Educação
Brasil tem condições de suprir demanda japonesa anual de etanol, diz ministro
O ministro do Desenvolvimento, Indústria e Comércio Exterior, Fernando Pimentel, que está em Tóquio, disse na última terça-feira (29), que o Brasil tem condições de atender a demanda japonesa de etanol, de 500 milhões de litros por ano.
“Temos capacidade reprodução de sobra e podemos firmar um acordo de longo prazo”, afirmou, em audiências com Osamu Fujimura, ministro-chefe do Gabinete do Primeiro-Ministro do Japão, e Yukio Edano, ministro da Economia, Comércio e Indústria.

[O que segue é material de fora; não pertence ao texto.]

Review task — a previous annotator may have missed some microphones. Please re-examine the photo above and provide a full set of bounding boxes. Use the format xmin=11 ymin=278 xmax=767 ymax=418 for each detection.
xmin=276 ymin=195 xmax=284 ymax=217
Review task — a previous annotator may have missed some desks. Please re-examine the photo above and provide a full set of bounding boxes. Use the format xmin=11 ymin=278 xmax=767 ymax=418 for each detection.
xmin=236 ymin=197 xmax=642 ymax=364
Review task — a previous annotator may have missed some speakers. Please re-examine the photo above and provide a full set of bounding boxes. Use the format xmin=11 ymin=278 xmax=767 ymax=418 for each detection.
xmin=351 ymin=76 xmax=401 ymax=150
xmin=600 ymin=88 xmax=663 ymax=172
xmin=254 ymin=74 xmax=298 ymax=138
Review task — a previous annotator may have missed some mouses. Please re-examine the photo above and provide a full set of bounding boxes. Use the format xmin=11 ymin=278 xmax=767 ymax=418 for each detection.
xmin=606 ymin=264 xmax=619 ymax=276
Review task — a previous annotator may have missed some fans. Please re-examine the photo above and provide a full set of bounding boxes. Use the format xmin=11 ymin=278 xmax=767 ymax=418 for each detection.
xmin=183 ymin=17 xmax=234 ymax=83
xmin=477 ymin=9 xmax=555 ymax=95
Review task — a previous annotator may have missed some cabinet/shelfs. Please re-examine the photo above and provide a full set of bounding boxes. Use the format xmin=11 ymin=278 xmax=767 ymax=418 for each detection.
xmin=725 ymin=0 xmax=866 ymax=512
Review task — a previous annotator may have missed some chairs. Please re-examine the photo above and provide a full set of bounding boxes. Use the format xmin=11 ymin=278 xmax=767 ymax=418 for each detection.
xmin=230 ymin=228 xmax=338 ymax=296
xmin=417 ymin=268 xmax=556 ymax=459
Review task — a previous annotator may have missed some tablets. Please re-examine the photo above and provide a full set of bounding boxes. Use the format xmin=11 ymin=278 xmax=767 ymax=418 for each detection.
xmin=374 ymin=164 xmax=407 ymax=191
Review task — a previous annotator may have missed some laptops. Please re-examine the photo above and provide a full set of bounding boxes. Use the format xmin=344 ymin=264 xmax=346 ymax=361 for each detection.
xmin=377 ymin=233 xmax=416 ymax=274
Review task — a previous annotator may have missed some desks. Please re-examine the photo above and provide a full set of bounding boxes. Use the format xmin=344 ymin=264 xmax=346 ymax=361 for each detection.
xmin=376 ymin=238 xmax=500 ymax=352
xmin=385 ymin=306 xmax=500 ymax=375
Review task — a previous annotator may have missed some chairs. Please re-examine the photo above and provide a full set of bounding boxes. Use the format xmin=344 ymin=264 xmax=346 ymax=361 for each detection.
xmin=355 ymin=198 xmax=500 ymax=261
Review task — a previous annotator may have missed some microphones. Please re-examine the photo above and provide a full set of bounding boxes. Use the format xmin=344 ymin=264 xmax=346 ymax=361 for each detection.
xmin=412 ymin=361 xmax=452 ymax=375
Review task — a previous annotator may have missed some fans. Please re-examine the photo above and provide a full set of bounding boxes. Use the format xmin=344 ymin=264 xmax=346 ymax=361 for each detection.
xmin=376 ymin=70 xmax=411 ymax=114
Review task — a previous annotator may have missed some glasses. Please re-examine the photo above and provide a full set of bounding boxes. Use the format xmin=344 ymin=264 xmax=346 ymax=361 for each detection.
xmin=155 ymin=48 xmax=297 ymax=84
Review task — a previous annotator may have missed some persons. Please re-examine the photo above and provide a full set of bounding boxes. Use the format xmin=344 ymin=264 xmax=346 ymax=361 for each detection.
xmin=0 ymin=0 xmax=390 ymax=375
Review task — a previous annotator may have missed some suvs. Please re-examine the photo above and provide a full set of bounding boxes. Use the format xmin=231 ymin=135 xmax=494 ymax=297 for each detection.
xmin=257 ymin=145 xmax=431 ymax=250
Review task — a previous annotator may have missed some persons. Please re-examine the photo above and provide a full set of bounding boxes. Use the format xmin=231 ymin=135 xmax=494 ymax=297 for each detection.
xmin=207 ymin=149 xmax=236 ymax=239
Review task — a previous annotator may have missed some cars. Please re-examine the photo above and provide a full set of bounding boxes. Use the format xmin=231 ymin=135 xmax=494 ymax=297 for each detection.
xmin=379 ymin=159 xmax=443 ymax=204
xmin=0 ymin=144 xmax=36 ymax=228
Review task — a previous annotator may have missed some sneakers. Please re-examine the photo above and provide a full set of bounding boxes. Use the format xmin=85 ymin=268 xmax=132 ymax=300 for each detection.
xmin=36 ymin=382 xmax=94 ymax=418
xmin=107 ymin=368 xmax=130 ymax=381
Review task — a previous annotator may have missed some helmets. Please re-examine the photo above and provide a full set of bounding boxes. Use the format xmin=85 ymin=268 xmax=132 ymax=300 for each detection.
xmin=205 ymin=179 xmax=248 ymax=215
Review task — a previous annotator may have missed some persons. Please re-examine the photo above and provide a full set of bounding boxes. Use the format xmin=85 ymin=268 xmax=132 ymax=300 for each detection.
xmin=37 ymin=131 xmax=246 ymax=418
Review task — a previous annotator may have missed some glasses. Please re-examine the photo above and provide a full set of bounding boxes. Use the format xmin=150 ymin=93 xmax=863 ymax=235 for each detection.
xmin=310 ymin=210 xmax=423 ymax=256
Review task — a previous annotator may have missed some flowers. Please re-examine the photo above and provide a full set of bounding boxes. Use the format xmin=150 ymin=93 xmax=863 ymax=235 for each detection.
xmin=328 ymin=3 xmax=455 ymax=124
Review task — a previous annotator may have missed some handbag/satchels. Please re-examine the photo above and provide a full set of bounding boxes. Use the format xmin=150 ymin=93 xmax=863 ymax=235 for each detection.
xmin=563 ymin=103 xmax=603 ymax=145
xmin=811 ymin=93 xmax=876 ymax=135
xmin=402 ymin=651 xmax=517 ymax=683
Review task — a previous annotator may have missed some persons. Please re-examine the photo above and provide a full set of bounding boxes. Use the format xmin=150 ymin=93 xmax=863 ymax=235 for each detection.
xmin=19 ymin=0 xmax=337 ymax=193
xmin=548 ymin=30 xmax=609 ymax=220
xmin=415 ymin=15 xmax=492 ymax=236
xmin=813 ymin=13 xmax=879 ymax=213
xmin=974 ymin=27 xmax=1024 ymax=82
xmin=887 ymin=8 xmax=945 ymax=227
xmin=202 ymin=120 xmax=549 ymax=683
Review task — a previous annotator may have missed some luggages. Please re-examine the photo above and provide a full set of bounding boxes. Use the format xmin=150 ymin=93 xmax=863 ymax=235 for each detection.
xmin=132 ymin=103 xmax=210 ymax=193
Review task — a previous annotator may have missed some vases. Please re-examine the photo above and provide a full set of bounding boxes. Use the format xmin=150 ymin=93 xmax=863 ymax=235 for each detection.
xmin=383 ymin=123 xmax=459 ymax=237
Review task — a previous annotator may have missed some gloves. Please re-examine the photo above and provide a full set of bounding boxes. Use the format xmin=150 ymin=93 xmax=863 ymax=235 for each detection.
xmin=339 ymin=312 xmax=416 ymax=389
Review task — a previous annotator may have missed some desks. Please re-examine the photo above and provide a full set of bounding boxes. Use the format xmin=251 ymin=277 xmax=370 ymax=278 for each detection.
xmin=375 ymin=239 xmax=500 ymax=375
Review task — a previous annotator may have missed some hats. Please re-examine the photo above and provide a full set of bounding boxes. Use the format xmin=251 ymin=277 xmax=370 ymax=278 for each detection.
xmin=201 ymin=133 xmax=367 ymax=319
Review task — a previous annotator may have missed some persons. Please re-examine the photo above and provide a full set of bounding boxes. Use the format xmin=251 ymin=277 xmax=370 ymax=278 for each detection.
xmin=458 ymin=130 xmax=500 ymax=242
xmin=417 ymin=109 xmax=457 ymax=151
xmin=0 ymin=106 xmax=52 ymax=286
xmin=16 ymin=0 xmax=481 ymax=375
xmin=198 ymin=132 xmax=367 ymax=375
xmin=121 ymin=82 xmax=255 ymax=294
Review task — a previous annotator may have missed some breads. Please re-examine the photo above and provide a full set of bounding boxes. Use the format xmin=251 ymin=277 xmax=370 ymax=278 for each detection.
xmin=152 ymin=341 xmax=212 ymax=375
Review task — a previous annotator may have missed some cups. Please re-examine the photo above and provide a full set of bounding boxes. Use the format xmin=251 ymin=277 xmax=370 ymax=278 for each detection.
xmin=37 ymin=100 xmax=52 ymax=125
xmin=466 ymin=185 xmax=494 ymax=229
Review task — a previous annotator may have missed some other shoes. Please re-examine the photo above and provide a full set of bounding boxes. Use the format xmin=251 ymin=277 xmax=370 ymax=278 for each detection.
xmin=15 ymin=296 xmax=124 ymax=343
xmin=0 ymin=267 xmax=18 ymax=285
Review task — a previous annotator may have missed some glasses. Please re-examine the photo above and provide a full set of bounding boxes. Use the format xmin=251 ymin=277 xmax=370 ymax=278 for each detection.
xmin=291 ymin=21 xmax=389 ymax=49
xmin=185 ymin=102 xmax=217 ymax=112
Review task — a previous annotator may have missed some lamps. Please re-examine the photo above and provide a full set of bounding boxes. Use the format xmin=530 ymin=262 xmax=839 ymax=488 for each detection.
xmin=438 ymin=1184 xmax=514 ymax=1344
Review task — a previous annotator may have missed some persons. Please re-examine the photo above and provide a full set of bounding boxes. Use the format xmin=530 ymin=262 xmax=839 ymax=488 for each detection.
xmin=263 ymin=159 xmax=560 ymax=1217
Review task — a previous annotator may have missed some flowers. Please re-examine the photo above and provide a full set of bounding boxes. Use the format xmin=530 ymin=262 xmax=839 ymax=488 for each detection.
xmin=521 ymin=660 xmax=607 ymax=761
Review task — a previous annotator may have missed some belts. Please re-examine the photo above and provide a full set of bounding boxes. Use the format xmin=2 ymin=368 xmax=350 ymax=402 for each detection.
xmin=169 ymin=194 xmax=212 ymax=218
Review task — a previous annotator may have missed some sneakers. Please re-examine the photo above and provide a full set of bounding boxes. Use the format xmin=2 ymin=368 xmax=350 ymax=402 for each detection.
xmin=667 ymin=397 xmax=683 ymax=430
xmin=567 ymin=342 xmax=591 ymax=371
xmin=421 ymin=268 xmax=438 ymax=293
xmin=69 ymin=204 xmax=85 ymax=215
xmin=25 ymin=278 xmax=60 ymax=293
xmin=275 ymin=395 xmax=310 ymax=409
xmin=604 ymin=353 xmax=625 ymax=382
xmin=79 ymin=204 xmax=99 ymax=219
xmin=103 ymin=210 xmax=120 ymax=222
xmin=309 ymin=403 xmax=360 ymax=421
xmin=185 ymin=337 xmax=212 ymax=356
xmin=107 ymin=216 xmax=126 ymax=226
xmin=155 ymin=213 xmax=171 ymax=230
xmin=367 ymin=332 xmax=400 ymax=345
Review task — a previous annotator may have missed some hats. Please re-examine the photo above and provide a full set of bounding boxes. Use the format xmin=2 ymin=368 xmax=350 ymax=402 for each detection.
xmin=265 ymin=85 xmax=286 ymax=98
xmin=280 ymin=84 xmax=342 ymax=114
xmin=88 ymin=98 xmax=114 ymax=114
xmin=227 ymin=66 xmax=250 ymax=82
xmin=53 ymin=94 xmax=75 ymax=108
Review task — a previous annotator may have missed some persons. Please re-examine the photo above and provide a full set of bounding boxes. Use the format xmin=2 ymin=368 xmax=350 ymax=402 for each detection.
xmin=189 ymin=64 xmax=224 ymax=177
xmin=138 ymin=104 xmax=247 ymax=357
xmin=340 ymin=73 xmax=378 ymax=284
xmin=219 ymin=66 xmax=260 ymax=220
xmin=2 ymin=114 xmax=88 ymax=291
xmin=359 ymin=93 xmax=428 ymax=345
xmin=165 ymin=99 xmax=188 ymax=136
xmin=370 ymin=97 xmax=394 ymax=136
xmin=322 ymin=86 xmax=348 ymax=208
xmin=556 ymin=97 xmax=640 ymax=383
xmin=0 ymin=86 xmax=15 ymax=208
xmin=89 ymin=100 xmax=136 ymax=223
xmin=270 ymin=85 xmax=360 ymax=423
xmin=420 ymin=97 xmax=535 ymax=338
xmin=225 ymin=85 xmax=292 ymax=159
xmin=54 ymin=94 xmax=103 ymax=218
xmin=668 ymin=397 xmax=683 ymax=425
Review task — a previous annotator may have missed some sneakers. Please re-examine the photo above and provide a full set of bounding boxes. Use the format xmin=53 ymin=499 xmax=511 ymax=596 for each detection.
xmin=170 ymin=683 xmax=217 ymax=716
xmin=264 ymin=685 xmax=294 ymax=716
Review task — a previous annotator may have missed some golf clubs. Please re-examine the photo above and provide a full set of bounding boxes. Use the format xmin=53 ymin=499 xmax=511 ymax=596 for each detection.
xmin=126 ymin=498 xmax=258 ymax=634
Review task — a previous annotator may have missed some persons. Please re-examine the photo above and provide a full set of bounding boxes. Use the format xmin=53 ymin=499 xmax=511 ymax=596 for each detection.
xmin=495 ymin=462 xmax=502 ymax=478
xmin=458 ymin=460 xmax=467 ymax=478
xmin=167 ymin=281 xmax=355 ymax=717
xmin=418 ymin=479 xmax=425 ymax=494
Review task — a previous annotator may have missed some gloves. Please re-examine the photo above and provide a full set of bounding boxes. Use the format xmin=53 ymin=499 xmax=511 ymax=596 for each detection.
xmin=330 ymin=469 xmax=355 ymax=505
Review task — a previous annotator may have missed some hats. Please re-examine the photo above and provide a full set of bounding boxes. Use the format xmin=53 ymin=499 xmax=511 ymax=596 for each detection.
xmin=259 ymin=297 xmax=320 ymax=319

Na audiência com Edano, Pimentel propôs a associação de mais empresas japonesas às fabricantes de etanol brasileiras para que possam participar de todo o processo, da produção à venda. “Se o Brasil conseguir fornecer de forma estável e barata, a participação do país no fornecimento vai aumentar", respondeu o ministro Edano.
Energia mais barata
No encontro com Fujimura, que ocupa cargo equivalente ao de ministro-chefe da Casa Civil no Brasil, Pimentel disse que o governo brasileiro adotará medidas para reduzir o custo da energia no Brasil ainda este ano. "Estão sendo feitos estudos que vão permitir essa redução", adiantou.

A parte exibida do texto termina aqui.